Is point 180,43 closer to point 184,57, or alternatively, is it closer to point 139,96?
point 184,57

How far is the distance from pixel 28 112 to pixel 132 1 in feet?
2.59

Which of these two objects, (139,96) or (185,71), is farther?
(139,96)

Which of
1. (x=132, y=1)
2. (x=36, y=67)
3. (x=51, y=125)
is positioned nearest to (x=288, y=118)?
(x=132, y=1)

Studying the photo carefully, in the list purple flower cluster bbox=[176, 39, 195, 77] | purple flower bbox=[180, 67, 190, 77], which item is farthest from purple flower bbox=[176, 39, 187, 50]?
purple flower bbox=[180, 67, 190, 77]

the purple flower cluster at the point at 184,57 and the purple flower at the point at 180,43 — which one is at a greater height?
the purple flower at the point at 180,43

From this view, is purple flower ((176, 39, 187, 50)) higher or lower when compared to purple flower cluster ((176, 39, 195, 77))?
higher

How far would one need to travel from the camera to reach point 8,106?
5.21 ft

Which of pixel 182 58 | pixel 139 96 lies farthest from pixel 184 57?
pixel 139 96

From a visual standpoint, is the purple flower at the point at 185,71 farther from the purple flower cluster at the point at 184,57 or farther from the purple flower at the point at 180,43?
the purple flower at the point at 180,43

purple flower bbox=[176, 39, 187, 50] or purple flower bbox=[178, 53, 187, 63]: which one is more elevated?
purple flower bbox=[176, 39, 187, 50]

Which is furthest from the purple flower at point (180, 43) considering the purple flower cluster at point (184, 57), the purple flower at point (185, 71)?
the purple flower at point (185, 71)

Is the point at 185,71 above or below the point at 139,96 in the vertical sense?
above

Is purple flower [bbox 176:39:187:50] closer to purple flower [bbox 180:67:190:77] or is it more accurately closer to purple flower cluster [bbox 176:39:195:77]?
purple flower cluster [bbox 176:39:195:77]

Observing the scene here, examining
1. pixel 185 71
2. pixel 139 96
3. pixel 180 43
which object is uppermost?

********

*Task instructions:* Copy the entries above word for word, beginning at the line containing "How far would" and continuing through the last line of the entries.

*Task answer:*
How far would one need to travel from the camera to reach point 8,106?
5.21 ft

Which of pixel 182 58 | pixel 139 96 lies farthest from pixel 184 57?
pixel 139 96

From a visual standpoint, is the purple flower at the point at 185,71 farther from the purple flower cluster at the point at 184,57 or farther from the purple flower at the point at 180,43?
the purple flower at the point at 180,43

purple flower bbox=[176, 39, 187, 50] or purple flower bbox=[178, 53, 187, 63]: which one is more elevated?
purple flower bbox=[176, 39, 187, 50]

Which is furthest from the purple flower at point (180, 43) considering the purple flower cluster at point (184, 57), the purple flower at point (185, 71)?
the purple flower at point (185, 71)

Is the point at 185,71 above or below the point at 139,96 in the vertical sense?
above

Is purple flower [bbox 176:39:187:50] closer to purple flower [bbox 180:67:190:77] or is it more accurately closer to purple flower cluster [bbox 176:39:195:77]?
purple flower cluster [bbox 176:39:195:77]

Observing the scene here, examining
1. pixel 185 71
2. pixel 139 96
3. pixel 180 43
which object is uppermost?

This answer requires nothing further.